Checking equation (1):

\(\color{red}{\large \frac{\sum_{i=1}^{n}(Y_i-\bar Y)(X_i-\bar X)}{\sum_{i=1}^{n}(X_i-\bar X)(X_i-\bar X)} =\frac{cov(X,Y)}{var(X)}=\frac{cor(X,Y)\,SD(X)SD(Y)}{SD(X)\,SD(X)}}\). Hence,



\(\color{blue}{\Large \hat\beta_1\,=\,cor(Y, X)\,\frac{SD(Y)}{SD(X)}\,=\,\frac{cov(Y,X)}{var(X)}\small \tag 6}\)

MULTIVARIABLE REGRESSION:



\(Y_i\,=\,\beta_1X_{1i}\,+\,\beta_2X_{2i}+\dots+\,\beta_pX_{pi}\,+\,\varepsilon_i\) is the ideal model for the population. One of the terms corresponds to the intercept.

For the sample:



\(\hat\mu_i=\hat\beta_1X_{1i}\,+\,\hat\beta_2X_{2i}\,+\dots\,+\,\hat\beta_pX_{pi}+\epsilon_i\)

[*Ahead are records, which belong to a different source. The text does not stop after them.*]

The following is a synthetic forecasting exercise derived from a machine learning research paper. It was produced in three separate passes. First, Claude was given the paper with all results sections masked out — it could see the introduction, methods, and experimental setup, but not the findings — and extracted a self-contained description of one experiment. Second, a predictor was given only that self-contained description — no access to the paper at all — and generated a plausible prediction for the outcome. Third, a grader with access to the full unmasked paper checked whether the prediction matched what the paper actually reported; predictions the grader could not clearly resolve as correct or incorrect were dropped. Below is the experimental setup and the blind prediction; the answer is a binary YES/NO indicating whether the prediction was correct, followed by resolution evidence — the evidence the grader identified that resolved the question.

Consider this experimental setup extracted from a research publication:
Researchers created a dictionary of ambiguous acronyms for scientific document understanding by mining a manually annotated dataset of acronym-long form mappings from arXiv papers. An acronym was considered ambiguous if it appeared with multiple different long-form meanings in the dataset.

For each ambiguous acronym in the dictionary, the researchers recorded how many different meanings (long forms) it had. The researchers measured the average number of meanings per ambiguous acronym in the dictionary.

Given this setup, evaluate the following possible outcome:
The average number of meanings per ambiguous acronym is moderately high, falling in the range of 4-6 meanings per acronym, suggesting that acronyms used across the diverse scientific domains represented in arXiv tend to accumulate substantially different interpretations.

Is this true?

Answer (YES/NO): NO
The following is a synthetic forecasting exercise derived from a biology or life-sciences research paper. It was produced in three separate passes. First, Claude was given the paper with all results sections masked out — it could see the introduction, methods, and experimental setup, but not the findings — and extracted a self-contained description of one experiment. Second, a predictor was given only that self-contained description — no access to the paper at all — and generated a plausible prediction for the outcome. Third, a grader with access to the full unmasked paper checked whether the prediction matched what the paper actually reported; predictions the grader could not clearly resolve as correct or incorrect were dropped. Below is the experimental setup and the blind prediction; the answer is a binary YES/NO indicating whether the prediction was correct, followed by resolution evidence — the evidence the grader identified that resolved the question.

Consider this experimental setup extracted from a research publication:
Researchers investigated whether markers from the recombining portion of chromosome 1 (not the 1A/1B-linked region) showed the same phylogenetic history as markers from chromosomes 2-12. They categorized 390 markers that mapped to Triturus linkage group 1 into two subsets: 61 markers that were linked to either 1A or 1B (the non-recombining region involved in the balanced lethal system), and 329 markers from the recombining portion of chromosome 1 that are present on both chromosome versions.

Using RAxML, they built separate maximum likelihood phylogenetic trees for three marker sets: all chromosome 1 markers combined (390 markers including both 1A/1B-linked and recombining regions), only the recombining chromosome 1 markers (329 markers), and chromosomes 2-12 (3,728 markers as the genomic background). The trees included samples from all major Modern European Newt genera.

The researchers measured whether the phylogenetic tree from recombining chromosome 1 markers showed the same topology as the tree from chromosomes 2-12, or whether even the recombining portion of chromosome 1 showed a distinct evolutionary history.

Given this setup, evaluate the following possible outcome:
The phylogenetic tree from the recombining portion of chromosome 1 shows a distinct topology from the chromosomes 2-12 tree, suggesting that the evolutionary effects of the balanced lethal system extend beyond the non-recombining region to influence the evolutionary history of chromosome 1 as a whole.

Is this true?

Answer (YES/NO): YES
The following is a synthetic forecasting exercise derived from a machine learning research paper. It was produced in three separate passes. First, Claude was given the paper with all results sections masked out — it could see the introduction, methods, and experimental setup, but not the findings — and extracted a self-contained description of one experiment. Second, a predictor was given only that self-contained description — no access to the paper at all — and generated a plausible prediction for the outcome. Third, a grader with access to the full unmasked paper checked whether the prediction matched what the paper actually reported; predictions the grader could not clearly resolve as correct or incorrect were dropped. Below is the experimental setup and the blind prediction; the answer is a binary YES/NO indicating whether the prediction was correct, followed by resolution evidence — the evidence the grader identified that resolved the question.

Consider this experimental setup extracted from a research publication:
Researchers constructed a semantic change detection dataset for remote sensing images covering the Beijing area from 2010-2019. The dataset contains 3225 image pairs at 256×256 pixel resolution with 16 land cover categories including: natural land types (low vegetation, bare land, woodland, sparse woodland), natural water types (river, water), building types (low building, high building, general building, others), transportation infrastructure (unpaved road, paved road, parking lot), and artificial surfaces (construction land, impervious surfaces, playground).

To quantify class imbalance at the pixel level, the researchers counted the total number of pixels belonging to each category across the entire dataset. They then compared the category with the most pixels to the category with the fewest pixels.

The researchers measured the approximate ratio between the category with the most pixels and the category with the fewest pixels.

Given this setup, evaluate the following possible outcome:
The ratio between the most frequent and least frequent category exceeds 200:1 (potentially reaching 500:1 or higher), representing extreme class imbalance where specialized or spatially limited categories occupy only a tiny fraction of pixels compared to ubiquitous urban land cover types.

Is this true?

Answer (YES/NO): YES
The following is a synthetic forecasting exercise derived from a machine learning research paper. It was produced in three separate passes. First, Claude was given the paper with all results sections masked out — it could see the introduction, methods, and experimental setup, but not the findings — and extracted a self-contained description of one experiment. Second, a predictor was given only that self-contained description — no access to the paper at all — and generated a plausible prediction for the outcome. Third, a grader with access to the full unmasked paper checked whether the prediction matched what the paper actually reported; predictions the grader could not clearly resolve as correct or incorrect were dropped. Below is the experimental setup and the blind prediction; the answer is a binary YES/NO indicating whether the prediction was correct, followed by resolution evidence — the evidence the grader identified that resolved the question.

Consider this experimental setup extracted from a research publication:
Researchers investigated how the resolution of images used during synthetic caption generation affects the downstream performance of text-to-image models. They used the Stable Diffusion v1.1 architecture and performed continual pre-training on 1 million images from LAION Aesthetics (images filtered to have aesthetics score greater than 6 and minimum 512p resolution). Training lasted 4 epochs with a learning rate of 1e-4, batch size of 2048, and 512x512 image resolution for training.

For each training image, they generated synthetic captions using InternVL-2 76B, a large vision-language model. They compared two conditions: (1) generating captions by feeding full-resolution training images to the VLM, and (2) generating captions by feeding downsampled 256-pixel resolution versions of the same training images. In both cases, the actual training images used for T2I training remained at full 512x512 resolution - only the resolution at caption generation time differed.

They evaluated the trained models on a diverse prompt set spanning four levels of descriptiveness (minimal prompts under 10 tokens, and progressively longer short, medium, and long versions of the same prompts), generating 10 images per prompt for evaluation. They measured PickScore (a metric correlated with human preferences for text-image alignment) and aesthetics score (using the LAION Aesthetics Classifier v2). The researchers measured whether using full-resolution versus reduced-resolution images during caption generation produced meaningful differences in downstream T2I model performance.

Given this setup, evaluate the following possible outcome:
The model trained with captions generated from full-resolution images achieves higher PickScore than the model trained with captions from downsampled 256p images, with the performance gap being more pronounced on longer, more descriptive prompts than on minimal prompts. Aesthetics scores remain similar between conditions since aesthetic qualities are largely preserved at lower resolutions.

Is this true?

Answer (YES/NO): NO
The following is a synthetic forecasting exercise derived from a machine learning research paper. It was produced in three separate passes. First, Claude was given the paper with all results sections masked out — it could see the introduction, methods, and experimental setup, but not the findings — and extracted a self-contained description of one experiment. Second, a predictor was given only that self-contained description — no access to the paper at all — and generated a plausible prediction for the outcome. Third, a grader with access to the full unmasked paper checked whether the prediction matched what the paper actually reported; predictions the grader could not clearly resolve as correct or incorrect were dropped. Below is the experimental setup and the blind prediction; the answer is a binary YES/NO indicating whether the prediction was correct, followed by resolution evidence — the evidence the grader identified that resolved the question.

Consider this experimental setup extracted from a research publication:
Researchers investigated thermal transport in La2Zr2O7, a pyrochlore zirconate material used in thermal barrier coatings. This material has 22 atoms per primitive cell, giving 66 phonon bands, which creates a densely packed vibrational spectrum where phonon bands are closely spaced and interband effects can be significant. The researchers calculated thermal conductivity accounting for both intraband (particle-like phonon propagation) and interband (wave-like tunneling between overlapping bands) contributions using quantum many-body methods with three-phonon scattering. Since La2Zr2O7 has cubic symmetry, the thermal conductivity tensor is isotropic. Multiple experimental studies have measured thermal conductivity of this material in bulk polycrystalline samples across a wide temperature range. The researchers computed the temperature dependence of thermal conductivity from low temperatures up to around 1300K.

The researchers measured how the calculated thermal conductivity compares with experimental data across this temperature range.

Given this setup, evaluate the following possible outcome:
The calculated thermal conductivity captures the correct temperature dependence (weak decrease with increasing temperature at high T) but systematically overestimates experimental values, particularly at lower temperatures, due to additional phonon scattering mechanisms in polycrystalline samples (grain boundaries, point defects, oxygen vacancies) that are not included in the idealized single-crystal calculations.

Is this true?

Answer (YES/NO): NO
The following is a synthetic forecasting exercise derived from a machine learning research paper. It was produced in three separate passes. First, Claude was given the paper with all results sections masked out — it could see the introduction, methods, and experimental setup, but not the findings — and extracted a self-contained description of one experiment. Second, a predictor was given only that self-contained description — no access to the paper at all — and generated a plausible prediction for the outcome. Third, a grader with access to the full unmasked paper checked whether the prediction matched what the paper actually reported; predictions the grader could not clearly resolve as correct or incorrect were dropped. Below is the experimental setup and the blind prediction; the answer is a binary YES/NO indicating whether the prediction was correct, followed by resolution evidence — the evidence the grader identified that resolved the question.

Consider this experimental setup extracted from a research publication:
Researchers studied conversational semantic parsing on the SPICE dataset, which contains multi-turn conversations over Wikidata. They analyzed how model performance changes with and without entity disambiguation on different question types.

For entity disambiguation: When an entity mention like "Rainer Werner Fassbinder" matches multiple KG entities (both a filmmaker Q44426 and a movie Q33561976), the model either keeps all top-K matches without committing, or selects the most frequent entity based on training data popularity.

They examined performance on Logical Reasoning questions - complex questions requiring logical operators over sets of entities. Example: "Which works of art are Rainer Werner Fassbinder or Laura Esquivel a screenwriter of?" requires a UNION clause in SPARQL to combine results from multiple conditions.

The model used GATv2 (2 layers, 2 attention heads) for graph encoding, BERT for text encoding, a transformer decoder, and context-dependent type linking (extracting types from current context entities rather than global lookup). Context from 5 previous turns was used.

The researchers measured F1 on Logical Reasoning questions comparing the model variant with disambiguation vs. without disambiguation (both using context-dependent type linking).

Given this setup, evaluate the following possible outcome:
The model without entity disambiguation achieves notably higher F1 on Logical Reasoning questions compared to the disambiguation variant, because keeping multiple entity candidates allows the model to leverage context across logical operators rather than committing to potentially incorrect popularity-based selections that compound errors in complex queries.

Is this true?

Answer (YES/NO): NO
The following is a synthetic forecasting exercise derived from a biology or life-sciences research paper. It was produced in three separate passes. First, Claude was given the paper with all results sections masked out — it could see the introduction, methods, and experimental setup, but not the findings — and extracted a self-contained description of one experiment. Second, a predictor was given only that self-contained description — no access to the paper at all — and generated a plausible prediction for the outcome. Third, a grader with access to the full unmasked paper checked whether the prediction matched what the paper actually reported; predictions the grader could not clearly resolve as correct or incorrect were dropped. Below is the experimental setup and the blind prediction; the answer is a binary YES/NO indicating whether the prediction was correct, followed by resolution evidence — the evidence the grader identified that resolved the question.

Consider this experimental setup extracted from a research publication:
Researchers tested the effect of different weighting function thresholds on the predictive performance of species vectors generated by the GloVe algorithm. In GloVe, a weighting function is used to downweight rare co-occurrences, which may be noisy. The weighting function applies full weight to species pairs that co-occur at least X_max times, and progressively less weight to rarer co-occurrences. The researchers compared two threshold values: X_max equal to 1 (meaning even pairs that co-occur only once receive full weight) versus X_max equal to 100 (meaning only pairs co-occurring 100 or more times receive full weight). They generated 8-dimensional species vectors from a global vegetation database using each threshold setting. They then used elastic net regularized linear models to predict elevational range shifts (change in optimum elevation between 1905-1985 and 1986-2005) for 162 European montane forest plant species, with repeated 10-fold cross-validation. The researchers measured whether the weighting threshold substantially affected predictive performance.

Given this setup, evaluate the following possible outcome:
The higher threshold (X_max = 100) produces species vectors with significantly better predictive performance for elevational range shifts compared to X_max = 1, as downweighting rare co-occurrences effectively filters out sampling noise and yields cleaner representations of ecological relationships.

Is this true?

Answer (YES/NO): NO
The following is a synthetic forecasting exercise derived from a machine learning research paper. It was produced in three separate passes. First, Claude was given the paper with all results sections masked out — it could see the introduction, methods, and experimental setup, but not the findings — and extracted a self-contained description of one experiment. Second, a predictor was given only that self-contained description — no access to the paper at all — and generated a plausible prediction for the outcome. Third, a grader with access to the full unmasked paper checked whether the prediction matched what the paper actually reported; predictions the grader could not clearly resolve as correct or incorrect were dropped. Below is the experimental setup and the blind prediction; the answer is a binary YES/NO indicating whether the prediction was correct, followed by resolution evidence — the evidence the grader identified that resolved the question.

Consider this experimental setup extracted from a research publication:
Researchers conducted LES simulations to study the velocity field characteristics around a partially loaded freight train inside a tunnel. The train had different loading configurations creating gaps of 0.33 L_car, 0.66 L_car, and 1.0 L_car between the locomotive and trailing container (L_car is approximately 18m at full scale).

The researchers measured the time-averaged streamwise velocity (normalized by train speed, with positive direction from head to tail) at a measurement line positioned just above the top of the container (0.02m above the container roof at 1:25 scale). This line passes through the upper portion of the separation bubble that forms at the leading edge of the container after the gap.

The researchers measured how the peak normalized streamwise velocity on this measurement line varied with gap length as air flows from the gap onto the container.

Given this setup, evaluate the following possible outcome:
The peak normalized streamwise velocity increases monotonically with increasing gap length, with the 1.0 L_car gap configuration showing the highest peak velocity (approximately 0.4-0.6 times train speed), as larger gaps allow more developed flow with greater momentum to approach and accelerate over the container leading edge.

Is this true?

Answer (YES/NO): YES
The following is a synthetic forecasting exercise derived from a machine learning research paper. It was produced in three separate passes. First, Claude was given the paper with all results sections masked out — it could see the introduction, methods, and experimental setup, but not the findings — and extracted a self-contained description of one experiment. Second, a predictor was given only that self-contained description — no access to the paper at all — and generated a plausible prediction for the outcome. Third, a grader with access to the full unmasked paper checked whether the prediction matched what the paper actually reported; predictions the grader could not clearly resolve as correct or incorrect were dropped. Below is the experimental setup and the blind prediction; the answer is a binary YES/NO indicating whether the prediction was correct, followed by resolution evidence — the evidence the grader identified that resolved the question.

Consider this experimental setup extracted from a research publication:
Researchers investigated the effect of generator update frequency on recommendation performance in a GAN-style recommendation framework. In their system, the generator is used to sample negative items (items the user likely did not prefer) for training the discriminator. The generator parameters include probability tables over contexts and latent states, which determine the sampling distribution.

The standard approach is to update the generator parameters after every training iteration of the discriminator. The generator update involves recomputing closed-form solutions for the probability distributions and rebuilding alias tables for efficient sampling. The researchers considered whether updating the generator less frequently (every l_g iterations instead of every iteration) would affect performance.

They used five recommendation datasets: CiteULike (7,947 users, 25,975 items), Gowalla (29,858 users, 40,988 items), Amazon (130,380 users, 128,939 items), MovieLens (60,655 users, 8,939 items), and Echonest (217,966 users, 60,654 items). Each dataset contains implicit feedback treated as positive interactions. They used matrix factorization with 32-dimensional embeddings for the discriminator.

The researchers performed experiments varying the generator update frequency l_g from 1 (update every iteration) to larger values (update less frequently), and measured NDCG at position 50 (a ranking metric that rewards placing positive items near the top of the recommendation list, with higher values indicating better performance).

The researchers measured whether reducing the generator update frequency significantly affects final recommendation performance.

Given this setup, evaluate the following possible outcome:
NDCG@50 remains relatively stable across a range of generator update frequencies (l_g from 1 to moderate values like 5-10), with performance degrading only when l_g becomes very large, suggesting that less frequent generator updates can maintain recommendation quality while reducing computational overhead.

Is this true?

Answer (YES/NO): YES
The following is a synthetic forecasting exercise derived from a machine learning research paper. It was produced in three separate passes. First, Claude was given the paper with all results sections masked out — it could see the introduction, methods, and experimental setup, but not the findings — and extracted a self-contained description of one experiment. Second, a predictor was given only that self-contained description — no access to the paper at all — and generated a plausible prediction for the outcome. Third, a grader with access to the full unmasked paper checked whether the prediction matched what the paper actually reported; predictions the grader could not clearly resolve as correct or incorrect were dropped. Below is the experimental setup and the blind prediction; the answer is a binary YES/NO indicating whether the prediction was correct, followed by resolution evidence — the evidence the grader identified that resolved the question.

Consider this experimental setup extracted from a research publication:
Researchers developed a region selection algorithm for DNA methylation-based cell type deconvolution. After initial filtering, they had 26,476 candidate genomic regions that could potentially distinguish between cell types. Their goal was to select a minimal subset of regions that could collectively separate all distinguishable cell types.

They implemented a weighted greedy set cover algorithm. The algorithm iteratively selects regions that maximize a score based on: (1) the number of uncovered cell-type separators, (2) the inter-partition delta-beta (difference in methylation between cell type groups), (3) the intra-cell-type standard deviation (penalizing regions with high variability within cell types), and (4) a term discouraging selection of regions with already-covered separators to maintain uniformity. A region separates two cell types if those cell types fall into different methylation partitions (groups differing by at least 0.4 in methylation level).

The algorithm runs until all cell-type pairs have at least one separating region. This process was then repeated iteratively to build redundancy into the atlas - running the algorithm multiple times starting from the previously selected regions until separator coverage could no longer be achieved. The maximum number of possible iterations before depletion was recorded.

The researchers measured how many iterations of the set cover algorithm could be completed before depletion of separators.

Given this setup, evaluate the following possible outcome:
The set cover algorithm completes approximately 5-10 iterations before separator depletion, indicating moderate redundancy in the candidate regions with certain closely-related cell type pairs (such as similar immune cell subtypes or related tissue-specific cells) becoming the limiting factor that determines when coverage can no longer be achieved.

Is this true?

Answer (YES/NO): NO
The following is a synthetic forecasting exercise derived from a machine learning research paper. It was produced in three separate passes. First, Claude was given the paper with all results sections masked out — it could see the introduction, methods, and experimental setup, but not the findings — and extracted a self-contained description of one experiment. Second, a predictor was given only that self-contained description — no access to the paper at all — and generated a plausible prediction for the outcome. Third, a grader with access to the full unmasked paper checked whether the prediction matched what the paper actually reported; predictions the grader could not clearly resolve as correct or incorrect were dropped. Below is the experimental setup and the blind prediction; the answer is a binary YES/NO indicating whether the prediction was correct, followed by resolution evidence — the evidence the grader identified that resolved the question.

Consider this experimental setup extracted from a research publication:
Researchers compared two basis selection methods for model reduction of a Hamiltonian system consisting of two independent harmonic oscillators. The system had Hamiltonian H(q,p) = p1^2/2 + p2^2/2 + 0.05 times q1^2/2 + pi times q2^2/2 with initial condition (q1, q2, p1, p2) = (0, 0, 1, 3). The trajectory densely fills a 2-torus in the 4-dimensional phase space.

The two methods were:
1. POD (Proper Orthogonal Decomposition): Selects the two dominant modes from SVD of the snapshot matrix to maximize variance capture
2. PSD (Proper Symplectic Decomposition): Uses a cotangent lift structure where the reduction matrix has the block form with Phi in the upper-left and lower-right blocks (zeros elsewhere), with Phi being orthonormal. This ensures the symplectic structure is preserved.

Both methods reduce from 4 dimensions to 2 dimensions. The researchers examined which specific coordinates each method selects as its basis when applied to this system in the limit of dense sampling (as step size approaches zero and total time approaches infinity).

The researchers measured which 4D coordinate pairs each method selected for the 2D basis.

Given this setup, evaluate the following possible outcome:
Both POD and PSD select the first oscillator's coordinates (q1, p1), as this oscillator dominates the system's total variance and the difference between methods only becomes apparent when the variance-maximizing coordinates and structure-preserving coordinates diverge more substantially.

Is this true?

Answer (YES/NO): NO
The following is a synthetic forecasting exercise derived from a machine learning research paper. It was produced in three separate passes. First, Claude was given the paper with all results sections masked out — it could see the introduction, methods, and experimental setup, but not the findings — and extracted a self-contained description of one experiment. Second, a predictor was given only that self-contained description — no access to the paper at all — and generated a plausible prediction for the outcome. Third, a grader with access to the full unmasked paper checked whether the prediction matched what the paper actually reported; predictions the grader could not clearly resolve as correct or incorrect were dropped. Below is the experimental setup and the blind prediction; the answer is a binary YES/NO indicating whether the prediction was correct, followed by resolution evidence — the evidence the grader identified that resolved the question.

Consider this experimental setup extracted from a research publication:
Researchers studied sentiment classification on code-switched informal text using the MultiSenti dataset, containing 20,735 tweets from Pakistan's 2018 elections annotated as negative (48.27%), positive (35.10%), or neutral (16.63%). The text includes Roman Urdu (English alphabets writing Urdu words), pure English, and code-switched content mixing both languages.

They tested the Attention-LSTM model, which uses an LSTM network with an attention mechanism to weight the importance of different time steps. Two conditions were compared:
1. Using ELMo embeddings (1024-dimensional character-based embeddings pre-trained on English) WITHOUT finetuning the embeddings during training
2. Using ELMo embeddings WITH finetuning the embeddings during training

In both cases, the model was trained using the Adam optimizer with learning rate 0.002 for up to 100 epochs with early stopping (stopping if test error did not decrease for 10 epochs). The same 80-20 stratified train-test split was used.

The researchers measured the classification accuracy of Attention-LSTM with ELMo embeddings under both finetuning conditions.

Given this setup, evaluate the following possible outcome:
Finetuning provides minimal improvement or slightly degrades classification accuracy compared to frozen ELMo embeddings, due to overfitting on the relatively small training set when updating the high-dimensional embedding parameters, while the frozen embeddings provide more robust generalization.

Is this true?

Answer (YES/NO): YES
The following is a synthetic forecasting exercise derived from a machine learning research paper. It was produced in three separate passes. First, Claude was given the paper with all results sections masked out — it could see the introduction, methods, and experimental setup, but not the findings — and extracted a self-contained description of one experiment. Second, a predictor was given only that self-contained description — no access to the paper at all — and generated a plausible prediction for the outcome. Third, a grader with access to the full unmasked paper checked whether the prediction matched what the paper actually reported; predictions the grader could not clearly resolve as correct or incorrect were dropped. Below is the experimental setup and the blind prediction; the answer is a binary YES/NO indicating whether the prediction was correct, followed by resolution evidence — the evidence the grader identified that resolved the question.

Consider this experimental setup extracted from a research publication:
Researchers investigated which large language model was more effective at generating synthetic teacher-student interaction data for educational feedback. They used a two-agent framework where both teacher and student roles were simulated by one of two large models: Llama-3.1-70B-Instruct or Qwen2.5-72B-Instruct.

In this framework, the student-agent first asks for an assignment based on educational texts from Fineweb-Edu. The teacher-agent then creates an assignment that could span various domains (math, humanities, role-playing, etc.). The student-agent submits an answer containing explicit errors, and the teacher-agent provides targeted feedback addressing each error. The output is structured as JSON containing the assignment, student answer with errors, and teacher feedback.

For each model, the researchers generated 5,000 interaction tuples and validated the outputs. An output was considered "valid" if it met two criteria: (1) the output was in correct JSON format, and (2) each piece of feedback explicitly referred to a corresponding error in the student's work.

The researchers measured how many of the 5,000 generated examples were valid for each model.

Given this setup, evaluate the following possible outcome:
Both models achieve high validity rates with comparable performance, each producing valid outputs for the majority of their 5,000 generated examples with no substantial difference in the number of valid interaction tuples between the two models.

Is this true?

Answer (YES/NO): NO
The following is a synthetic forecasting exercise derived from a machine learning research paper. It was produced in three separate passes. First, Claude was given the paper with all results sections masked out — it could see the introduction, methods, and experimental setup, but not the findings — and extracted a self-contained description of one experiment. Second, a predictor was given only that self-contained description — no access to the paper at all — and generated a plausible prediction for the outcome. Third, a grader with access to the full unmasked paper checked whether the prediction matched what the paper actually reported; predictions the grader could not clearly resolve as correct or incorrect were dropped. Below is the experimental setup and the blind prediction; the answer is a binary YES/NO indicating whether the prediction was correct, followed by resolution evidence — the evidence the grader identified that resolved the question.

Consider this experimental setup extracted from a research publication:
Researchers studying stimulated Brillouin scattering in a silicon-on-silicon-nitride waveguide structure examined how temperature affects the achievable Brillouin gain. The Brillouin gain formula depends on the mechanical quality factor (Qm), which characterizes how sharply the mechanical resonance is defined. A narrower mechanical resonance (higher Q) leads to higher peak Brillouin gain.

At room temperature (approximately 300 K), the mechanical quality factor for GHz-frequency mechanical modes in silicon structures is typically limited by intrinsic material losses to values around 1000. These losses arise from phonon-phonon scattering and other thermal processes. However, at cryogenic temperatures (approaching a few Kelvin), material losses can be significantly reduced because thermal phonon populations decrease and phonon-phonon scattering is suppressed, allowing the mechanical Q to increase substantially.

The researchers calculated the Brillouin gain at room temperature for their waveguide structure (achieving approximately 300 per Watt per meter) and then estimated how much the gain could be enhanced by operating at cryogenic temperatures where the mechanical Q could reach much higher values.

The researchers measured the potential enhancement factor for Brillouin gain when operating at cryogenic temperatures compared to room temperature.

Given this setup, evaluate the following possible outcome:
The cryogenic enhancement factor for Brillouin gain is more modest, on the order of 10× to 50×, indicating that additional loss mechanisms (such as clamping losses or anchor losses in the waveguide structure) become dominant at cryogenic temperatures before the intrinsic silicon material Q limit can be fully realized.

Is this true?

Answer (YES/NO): NO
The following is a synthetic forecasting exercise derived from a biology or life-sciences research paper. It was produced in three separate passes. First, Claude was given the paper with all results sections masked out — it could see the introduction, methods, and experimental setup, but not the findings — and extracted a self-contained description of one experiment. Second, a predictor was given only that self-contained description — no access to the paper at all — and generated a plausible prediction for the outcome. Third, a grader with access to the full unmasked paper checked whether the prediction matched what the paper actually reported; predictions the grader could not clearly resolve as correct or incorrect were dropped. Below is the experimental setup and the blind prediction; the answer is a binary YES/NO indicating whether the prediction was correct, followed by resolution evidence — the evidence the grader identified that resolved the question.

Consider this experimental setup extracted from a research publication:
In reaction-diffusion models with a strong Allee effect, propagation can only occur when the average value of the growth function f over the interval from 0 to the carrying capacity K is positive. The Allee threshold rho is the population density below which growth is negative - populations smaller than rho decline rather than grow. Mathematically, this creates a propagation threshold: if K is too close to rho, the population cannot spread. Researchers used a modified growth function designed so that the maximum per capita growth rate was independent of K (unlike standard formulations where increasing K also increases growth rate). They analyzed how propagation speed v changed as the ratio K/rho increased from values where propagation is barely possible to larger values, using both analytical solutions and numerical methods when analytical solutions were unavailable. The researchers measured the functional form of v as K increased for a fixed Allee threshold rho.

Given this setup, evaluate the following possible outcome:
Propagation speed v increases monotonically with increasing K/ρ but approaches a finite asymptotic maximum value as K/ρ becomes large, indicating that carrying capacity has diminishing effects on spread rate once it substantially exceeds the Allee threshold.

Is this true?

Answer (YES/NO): YES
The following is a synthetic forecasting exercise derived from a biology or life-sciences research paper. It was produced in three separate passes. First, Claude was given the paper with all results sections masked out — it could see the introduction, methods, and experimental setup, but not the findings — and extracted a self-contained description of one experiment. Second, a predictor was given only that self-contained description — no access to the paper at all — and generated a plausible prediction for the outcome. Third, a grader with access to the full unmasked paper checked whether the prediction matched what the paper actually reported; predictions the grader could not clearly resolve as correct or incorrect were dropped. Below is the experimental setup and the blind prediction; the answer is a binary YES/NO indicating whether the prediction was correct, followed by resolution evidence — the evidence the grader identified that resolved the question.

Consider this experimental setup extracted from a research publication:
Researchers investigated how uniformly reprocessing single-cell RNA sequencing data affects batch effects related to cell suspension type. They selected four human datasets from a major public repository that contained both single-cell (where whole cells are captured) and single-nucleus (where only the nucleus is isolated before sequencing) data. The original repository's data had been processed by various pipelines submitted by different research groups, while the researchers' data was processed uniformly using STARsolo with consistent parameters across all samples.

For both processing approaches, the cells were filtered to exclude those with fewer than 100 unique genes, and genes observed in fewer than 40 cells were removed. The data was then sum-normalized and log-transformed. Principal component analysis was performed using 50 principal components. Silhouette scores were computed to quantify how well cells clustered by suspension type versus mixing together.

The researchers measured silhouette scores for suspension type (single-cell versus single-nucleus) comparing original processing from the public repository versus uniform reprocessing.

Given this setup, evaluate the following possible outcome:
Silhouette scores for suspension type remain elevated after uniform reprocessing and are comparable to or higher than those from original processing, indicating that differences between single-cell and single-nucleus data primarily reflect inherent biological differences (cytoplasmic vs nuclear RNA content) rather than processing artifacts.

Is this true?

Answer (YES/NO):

As in the univariable case, \(\displaystyle \sum_{i=1}^n(Y_i-\hat\mu_i)(\hat\mu_i-\mu_i)=0\).



Let’s assume two regressors: \(Y_i = \beta_1X_{1i}+\beta_2X_{2i}\):



\(\displaystyle \sum_{i=1}^n(Y_i-\hat\mu_i)(\hat\mu_i-\mu_i)=\displaystyle \sum_{i=1}^n(Y_i-\hat\beta_1X_{1i}-\hat\beta_2X_{2i})\{(\hat\beta_1-\beta_1)X_{1i}+(\hat\beta_2-\beta_2)X_{2i}\}\).



We need a system of equations:



\(\displaystyle\sum_{n=1}^n(Y_i-\hat\beta_1X_{1i}-\hat\beta_2X_{2i})X_{1i}=0\) and \(\displaystyle\sum_{n=1}^n(Y_i-\hat\beta_1X_{1i}-\hat\beta_2X_{2i})X_{2i}=0\).



Solving for \(\hat\beta_2\) in the second equation:



\(\Large \hat\beta_2\,=\,\frac{\displaystyle\sum_{i=1}^n(Y_i\,-\,\hat\beta_1\,X_{1i})\,X_{2i}}{\displaystyle\sum_{i=1}^nX_{2i}^2} \small \tag 7\)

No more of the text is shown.